Now hypocrisy is pouring like gravy over a Southern Sunday dinner.

Hypocrisy like Tennessee Republican Sen. Lamar Alexander thinking it's perfectly OK in 2003 to take exception to an NAACP speech of Julian Bond and joining six other Republican members of Congress to file concerns with the IRS claiming the NAACP -- a 501(c)(4) tax exempt organization -- engaged in partisan electioneering, according to IRS documents obtained by what is now the Center for Effective Government.

An email from Alexander, which forwarded to the IRS a letter from a constituent about NAACP President Julian Bond's anti-Bush comments, was among the complaints that resulted in a two-year audit that threatened the NAACP's tax-exempt status.

When the IRS launched the audit in October 2004, it claimed a speech Chairman Bond made during the organization's annual convention criticized President George Bush's education and foreign policies and crossed the line from issue advocacy to partisan electioneering.

Now, fast-forward to this week, when, on Wednesday, Alexander (and this time Tennessee Sen. Bob Corker and Georgia Sen. Saxby Chambliss, too) signed onto another letter.

This one went to President Barack Obama, calling for him to direct IRS cooperation in their "examination" of IRS.

"We are deeply disturbed that agents of the government were directed to give greater scrutiny to groups engaged in conduct questioning the actions of their government. This type of purely political scrutiny being conducted by an executive branch agency is yet another completely inexcusable attempt to chill the speech of political opponents and those who would question their government ...", states the letter.

So, senator, when you and others sought an examination of the NAACP, it was your duty, right?

But when you puff out your chests in outrage this week, it seems extra looks at some tea party tax-exempt applications is government-run-amok, even criminal.

Hypocrisy.

No wonder the IRS is slow and apparently inept. It has whiplash from one government administration and Congress to the next.

The real hypocrisy is that organizations that can do any campaign "engineering" are tax-exempt -- and certainly organizations that are supposed to be "social welfare" organizations.

Pundits call the campaign money from 501(c)4 groups "the dark money," as the IRS documentation for them has an unwritten rule -- recently bolstered by a 2010 Supreme Court decision -- that they may spend no more than 49 percent of their resources for political purposes.

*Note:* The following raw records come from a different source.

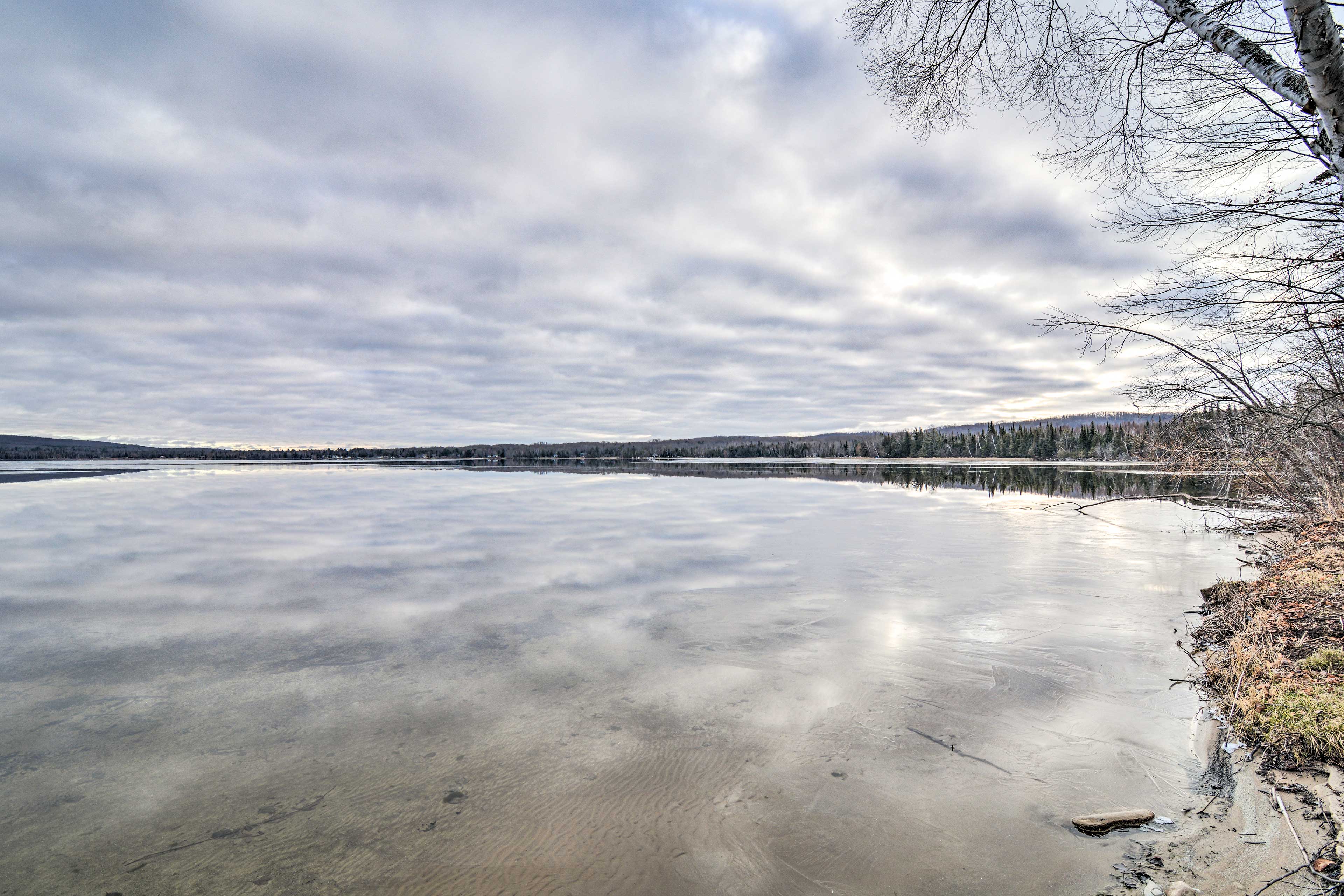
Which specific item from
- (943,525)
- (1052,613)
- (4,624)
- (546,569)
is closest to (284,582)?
(4,624)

The danger is that it wouldn't be too hard -- given the IRS penchant for glacial action -- for these organizations to inappropriately spend more than 49 percent on political activity while manipulating the tax code to hide their donors and evade taxes.

This is not a small amount of money, either, according to the Center for Responsive Politics and the Center for Public Integrity. In 2010, the social welfare nonprofits -- the 501(c)(4)s -- outspent super PACs by a 3-2 margin.

And conservative nonprofits spent more than $263 million during the 2012 campaign, while liberal counterparts spent close to $35 million.

So the real hypocrisy, and the real IRS scandal, is not what IRS is targeting -- or even how the targets swing from one political season to the next. The real problem is that politicians won't take hold of the central issue: policing the money they themselves use to get elected.

In 2012 alone, campaign funds from all sources totaled about $6 billion, the highest ever.

So, Congress -- already in the doghouse with Americans because of the sequester and other issues such as their roll-over to the NRA rather than vote on the sensible gun checks that 90 percent of the country favors -- is taking the easy and hypocritical way out.

They found cover this week from the real issues by rallying around scandals that aren't scandalous -- especially the faux IRS one.

There is a real IRS issue, but you can count on Congress not going there.